*** Exercise input

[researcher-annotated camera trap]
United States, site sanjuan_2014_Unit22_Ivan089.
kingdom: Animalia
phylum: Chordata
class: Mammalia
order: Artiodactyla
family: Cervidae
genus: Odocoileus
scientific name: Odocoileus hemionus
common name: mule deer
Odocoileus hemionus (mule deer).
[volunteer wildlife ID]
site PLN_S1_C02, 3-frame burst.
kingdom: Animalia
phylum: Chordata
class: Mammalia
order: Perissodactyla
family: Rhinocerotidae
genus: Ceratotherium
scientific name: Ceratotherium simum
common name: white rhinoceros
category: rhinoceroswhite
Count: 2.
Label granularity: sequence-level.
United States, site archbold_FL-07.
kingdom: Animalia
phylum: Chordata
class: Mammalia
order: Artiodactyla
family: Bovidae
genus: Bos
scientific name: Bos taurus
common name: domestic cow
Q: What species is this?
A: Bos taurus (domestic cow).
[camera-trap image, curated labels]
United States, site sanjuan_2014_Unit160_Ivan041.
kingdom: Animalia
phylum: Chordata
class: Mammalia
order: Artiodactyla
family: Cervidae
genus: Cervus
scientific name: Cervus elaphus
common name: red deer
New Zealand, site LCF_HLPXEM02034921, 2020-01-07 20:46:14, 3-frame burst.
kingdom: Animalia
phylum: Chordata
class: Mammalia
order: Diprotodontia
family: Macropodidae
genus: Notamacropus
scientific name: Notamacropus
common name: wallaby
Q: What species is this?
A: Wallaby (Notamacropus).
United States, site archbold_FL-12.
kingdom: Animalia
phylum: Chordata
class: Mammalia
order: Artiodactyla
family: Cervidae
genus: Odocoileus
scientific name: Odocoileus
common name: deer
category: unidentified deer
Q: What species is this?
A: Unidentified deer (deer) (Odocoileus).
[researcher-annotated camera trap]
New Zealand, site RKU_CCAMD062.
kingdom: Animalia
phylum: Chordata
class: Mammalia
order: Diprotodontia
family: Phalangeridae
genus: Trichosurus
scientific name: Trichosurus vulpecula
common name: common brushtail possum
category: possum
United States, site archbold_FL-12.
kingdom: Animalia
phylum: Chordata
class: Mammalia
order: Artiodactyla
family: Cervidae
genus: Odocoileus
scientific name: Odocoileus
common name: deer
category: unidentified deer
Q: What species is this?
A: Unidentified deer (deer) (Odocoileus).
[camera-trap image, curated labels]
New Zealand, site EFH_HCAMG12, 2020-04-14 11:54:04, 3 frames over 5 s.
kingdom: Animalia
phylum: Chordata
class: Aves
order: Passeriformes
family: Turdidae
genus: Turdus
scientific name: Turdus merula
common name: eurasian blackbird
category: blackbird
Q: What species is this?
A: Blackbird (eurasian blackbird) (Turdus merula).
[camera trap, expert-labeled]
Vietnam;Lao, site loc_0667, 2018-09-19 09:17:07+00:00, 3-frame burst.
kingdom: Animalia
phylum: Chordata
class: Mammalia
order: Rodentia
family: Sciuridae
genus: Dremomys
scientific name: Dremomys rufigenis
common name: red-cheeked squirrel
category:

******

_What to produce_:
Copy each line of the data above exactly as it appears.

_Solved exercise_:
[researcher-annotated camera trap]
United States, site sanjuan_2014_Unit22_Ivan089.
kingdom: Animalia
phylum: Chordata
class: Mammalia
order: Artiodactyla
family: Cervidae
genus: Odocoileus
scientific name: Odocoileus hemionus
common name: mule deer
Odocoileus hemionus (mule deer).
[volunteer wildlife ID]
site PLN_S1_C02, 3-frame burst.
kingdom: Animalia
phylum: Chordata
class: Mammalia
order: Perissodactyla
family: Rhinocerotidae
genus: Ceratotherium
scientific name: Ceratotherium simum
common name: white rhinoceros
category: rhinoceroswhite
Count: 2.
Label granularity: sequence-level.
United States, site archbold_FL-07.
kingdom: Animalia
phylum: Chordata
class: Mammalia
order: Artiodactyla
family: Bovidae
genus: Bos
scientific name: Bos taurus
common name: domestic cow
Q: What species is this?
A: Bos taurus (domestic cow).
[camera-trap image, curated labels]
United States, site sanjuan_2014_Unit160_Ivan041.
kingdom: Animalia
phylum: Chordata
class: Mammalia
order: Artiodactyla
family: Cervidae
genus: Cervus
scientific name: Cervus elaphus
common name: red deer
New Zealand, site LCF_HLPXEM02034921, 2020-01-07 20:46:14, 3-frame burst.
kingdom: Animalia
phylum: Chordata
class: Mammalia
order: Diprotodontia
family: Macropodidae
genus: Notamacropus
scientific name: Notamacropus
common name: wallaby
Q: What species is this?
A: Wallaby (Notamacropus).
United States, site archbold_FL-12.
kingdom: Animalia
phylum: Chordata
class: Mammalia
order: Artiodactyla
family: Cervidae
genus: Odocoileus
scientific name: Odocoileus
common name: deer
category: unidentified deer
Q: What species is this?
A: Unidentified deer (deer) (Odocoileus).
[researcher-annotated camera trap]
New Zealand, site RKU_CCAMD062.
kingdom: Animalia
phylum: Chordata
class: Mammalia
order: Diprotodontia
family: Phalangeridae
genus: Trichosurus
scientific name: Trichosurus vulpecula
common name: common brushtail possum
category: possum
United States, site archbold_FL-12.
kingdom: Animalia
phylum: Chordata
class: Mammalia
order: Artiodactyla
family: Cervidae
genus: Odocoileus
scientific name: Odocoileus
common name: deer
category: unidentified deer
Q: What species is this?
A: Unidentified deer (deer) (Odocoileus).
[camera-trap image, curated labels]
New Zealand, site EFH_HCAMG12, 2020-04-14 11:54:04, 3 frames over 5 s.
kingdom: Animalia
phylum: Chordata
class: Aves
order: Passeriformes
family: Turdidae
genus: Turdus
scientific name: Turdus merula
common name: eurasian blackbird
category: blackbird
Q: What species is this?
A: Blackbird (eurasian blackbird) (Turdus merula).
[camera trap, expert-labeled]
Vietnam;Lao, site loc_0667, 2018-09-19 09:17:07+00:00, 3-frame burst.
kingdom: Animalia
phylum: Chordata
class: Mammalia
order: Rodentia
family: Sciuridae
genus: Dremomys
scientific name: Dremomys rufigenis
common name: red-cheeked squirrel
category:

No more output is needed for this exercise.